_Study text_.
▶
The lawyers of Platt & Buescher can help persons convicted of felony offenses obtain their certificate of discharge.

Certificate of Discharge

A person must have a certificate of discharge before he or she may apply to have a felony conviction vacated. RCW 9.94A.640(1). The certificate of discharge restores the person’s civil rights that have not been restored already pursuant to RCW 29A.08.520 (restoration of right to vote).

Before a person may be issued a certificate of discharge the person must complete all requirements of the sentence. RCW 9.94A.637(1)(a). This includes paying all fines, fees, costs, restitution, and any and all financial obligations. For some very old convictions a person may be entitled to a discharge notwithstanding nonpayment of legal financial obligations if such legal financial obligations have become unenforceable due to lapse of time. State v. Gossage, 165 Wash.2d 1 (2008). Also, completion of all requirements of one’s sentence does not include the expiration of a no contact condition of a sentence—i.e. one may obtain a certificate of discharge despite the fact that their sentence may include a no contact condition that remains in effect. RCW 9.94A.637(2)(a).
◀
_Data under study_.
▶
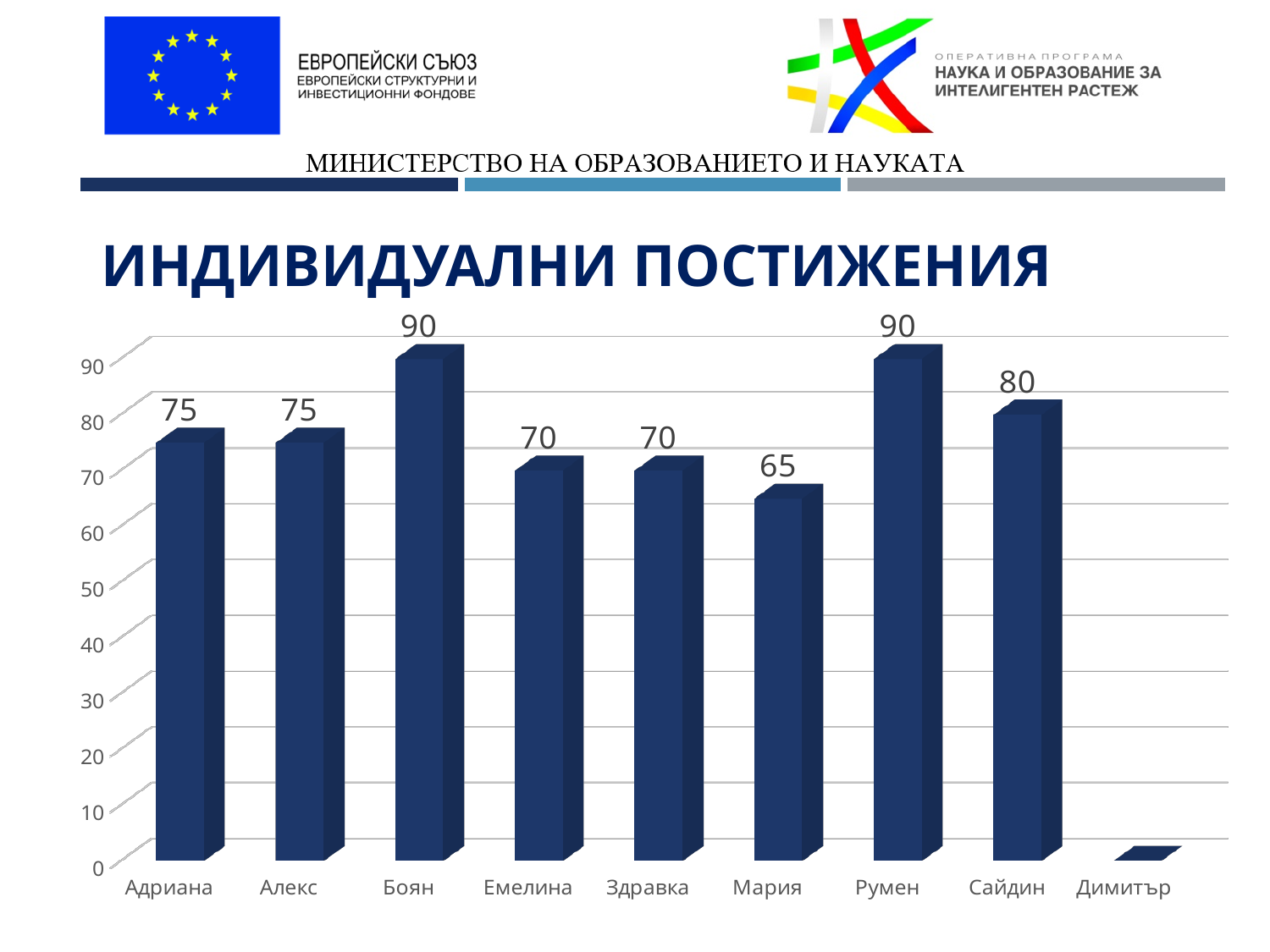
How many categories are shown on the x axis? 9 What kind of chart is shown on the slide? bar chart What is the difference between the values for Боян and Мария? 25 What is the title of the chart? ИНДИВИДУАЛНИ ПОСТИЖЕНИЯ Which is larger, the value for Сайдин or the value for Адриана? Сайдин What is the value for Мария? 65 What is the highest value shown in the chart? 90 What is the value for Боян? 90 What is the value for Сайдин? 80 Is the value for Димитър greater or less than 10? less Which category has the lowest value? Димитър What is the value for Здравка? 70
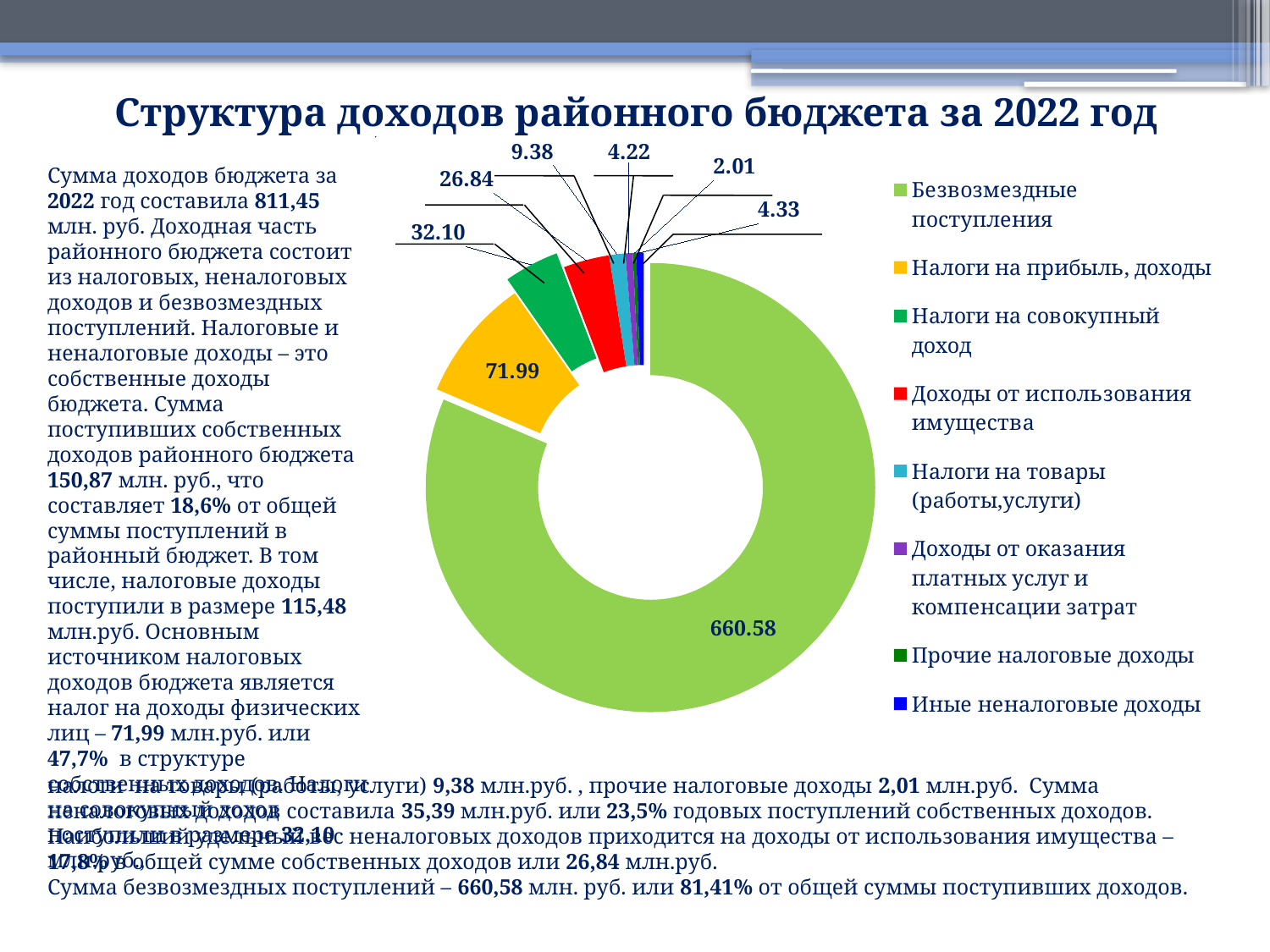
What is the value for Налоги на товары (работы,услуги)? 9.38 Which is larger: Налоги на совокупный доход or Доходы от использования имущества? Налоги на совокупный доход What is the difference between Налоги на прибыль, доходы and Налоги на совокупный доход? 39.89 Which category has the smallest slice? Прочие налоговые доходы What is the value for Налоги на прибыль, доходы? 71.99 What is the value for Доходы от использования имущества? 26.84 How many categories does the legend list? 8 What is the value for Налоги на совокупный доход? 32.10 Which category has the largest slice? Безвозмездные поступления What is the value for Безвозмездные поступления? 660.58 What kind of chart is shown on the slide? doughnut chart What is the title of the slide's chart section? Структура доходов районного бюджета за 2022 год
◀
▶
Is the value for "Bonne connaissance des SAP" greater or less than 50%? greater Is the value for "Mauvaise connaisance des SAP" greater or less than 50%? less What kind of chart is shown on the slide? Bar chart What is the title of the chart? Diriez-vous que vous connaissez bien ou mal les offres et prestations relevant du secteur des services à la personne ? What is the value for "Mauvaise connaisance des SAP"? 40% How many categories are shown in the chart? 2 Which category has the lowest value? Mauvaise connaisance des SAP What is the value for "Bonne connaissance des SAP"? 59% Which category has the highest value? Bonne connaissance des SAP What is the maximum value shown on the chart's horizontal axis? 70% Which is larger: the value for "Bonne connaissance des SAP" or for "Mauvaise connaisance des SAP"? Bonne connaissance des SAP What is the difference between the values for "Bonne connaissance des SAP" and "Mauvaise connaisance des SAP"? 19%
◀
_Action item_. Rewrite the certificate of discharge text between "The lawyers of" and "right to vote).", inclusive, with "civil rights" changed to "legal rights".

_Written solution_.
The lawyers of Platt & Buescher can help persons convicted of felony offenses obtain their certificate of discharge.

Certificate of Discharge

A person must have a certificate of discharge before he or she may apply to have a felony conviction vacated. RCW 9.94A.640(1). The certificate of discharge restores the person’s legal rights that have not been restored already pursuant to RCW 29A.08.520 (restoration of right to vote).